Fortunately for Logan, they also obtained Wilson’s permission to disclose the information after Wilson’s death, which they did in 2008. Still, the affidavit sat in a locked strongbox under the bed of one of the lawyers for 26 years. And, interestingly, the lawyers disagreed on whether they would have revealed the information if Logan had been sentenced to death.
Yet Logan’s conviction also involves police and prosecutorial misconduct. The biggest example is when police found the two guns used to kill the police officers. That search, just six days after Logan’s arrest, also turned up a sawed-off shotgun. Ballistics tests revealed the shotgun fired a cartridge shell found at the McDonald’s murder scene. The police did not investigate the connection between Wilson and the shotgun.
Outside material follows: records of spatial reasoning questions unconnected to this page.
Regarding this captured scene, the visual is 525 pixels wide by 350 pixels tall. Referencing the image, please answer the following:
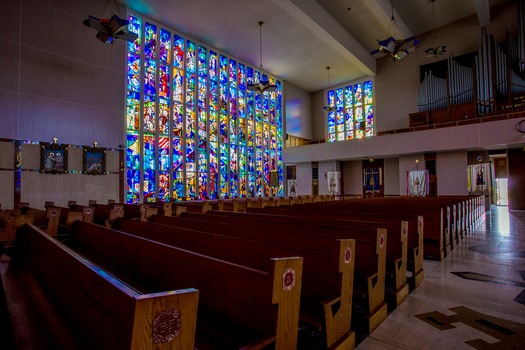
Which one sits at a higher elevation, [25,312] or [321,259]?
[321,259]

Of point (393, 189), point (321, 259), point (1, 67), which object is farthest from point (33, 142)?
point (393, 189)

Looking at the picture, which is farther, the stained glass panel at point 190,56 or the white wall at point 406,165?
the white wall at point 406,165

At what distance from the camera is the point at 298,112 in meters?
15.0

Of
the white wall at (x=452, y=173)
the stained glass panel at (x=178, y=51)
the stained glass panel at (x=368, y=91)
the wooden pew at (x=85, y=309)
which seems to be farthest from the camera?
the stained glass panel at (x=368, y=91)

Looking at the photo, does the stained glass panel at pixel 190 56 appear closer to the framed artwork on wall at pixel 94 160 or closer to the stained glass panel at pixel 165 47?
the stained glass panel at pixel 165 47

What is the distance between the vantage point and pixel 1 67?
20.1ft

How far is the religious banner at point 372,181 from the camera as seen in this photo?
12.8 meters

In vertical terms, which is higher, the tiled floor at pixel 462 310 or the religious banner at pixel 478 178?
the religious banner at pixel 478 178

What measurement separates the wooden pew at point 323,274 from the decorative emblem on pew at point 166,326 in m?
0.75

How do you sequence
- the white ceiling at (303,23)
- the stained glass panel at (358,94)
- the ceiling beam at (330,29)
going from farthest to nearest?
the stained glass panel at (358,94) < the white ceiling at (303,23) < the ceiling beam at (330,29)

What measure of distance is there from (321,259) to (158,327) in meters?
1.00

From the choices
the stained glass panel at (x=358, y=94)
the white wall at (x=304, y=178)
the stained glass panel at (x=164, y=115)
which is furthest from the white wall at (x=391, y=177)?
the stained glass panel at (x=164, y=115)

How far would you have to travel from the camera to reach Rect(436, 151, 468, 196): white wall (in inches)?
392

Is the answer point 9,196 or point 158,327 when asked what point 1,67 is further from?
point 158,327
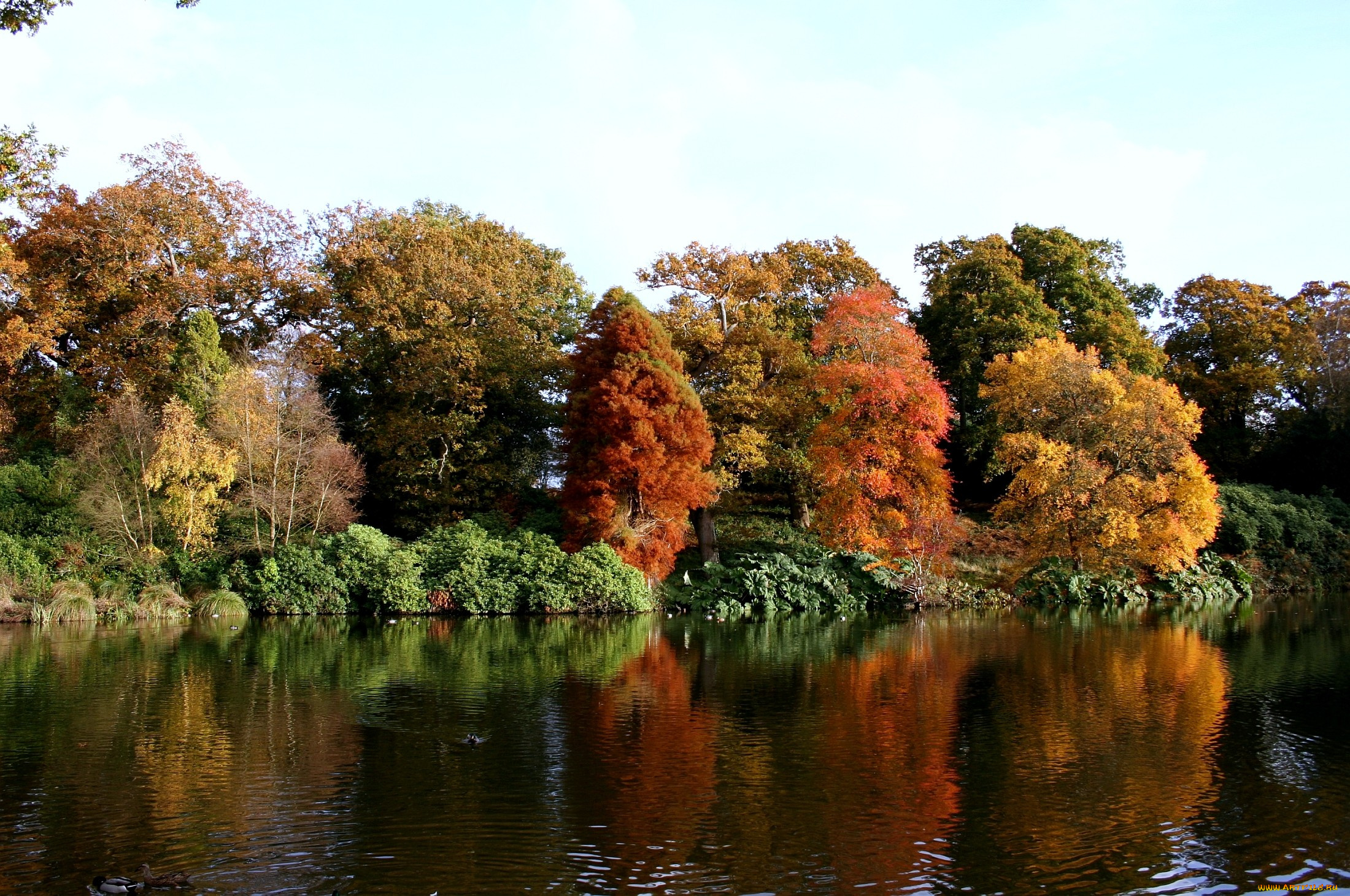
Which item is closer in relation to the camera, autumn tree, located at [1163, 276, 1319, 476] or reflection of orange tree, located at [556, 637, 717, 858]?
reflection of orange tree, located at [556, 637, 717, 858]

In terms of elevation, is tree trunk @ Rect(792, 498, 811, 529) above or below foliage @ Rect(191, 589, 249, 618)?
above

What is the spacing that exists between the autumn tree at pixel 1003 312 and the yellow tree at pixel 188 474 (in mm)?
25845

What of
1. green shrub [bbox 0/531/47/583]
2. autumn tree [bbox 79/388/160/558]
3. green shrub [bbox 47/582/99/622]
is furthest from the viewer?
autumn tree [bbox 79/388/160/558]

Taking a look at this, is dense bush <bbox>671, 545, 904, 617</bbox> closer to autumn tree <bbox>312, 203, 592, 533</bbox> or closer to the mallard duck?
autumn tree <bbox>312, 203, 592, 533</bbox>

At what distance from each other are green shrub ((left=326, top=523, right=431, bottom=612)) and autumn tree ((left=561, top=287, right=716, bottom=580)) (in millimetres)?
4632

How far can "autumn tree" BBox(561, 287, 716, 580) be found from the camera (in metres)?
29.9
Then, at Logan’s first trial, the state convinced the judge that the shotgun and shell shouldn’t be admitted into evidence. Although an appeals court ordered Logan retried because of that, prosecutors managed to keep out evidence that it was Wilson who’d possessed the gun. Without that context, the jury had no reason to doubt the claim that Logan was the killer.
Logan and Falbaum both contribute to telling Logan’s story. Falbaum’s introduction delves into attorney-client privilege overall, its effect on the case, the frequency of prosecutorial and police misconduct, and resulting wrongful convictions. Perhaps because of this division of labor he is much more critical of the confidentiality rule. For example, he points out that one exception to attorney-client privilege includes a dispute over legal fees. That means, he says, lawyers can “violate” confidentiality to collect a fee “but not when an innocent person is facing execution or serving a life sentence in prison.” (While another exception allows disclosure when necessary “to prevent reasonably certain death or substantial bodily harm,” it didn’t apply. When the attorneys gained the information the guard’s death had already occurred and Logan’s death was not “reasonably certain” because no one knew if he would get the death penalty.)
Logan, in contrast, tells us the story of his life and his experience. In so doing, he comes off as far more reasonable about what happened than one might expect. Although at times guilty of a bit of repetition, Logan’s account is thoughtful and gives insight into what many criminal defendants, particularly those of color, experience. Yet this double barreled approach weakens the book.
While the authors may have felt an introduction to the issues was necessary, it creates a situation in which Falbum’s argument comes before readers are fully familiar with Logan’s story. Additionally, while Falbaum spoke with a large number of people, including multiple lengthy interviews with the attorneys, their thoughts and comments aren’t really weaved into Logan’s story. Instead, they are largely confined to the introduction and footnotes in Logan’s narrative. There is also a distinct difference in style. Logan writes in plain, everyday language in contrast to the analytical tone and content of Falbaum’s introduction. And Logan may leave you scratching your head at times. For example, he says that when police first came to his home after the McDonald’s murder he assured his mother he didn’t have anything to do with it. He then writes that he was at home with his mother and two other trial witnesses, the night of the killing. If they were together when the murder occurred, why would Logan need to tell his mother he wasn’t involved?
Ultimately, though, regardless of whether a different route would have improved the book, Justice Failed is an intriguing look at critical legal issues of which the general public is unaware.